The research team, led by Lund University researcher Basil el Jundi, suspected that the navigation process might be associated with the beetle’s habit of climbing atop its dung ball and turning in a circle, a process the researchers call dancing.
The scientists brought dung beetles (in this case, Scarabaeus lamarcki) into an arena with an artificial sky, which allowed them to manipulate the sources and amount of light the beetles could see. They ran three separate experiments to tests the bugs’ responses to light polarization patterns, gradients of colored light, and different intensities of light—all factors that influence the navigation of other traveling insects like bees and ants.
In the end, it was all about the dance. Beetles were able to roll their dung balls away in a straight line if they had the opportunity to rotate in a circle while watching the sky. During that time, the researchers say, the insects were taking mental snapshots of the positions of the artificial stars and planets, which they then translated into maps for their movement on Earth. Pretty sophisticated stuff.
"Other animals and insects also use the position of celestial bodies to navigate,” el Jundi said in a press statement, “but the dung beetles are unique—they are the only ones to take a snapshot where they gather information about how various celestial bodies, such as the Sun, Moon, and stars, are positioned.”

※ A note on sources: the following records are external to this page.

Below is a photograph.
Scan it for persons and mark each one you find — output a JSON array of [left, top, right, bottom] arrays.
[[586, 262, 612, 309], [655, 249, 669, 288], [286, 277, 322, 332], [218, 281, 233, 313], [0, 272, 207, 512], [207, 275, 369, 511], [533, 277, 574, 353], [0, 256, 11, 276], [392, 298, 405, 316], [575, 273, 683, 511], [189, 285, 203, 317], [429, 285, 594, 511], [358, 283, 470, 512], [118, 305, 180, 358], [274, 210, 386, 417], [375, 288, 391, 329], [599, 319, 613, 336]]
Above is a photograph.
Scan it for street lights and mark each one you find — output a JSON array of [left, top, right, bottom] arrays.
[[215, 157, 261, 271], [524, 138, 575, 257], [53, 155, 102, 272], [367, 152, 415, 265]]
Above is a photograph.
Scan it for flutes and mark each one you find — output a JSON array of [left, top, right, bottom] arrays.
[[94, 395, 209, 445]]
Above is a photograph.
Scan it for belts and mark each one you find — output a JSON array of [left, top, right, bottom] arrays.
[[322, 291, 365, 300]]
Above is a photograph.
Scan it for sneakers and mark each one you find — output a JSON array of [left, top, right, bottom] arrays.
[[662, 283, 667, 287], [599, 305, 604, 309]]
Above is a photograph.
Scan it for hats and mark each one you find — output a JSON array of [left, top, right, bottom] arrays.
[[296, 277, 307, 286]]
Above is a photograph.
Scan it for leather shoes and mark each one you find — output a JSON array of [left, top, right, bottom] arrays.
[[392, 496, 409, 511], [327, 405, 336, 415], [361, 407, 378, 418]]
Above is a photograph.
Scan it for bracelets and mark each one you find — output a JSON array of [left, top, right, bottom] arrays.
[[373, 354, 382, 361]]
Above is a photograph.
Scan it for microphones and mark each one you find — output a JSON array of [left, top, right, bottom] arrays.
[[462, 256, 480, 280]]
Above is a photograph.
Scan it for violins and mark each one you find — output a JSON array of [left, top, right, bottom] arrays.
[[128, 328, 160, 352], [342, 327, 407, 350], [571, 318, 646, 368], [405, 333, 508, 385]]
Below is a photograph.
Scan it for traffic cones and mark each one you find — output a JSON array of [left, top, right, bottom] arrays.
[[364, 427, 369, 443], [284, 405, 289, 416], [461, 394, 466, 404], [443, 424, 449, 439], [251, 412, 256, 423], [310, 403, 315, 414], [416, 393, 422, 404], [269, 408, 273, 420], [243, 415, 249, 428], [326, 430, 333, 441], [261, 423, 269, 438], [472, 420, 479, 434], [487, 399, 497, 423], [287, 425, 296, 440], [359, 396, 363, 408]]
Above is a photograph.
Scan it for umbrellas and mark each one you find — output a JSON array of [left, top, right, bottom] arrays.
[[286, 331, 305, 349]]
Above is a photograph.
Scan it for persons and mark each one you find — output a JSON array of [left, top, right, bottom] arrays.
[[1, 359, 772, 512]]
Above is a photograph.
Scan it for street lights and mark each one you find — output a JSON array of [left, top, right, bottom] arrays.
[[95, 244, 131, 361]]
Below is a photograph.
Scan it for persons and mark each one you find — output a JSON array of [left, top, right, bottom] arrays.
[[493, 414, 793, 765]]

Specialized map-making is not unique to dung beetles. Little fish called frillfin gobies spend much of their lives in tidal pools. When the water level in their pool diminishes, the fish are able to jump into another pool, even though they can’t see where they’re going. Scientists in the 1950s realized that the fish make mental maps of the entire tidepool region as the ocean carries them up and into the pools. The gobies memorize the overhead map, then translate it into ground-level topography to help them decide which way to jump.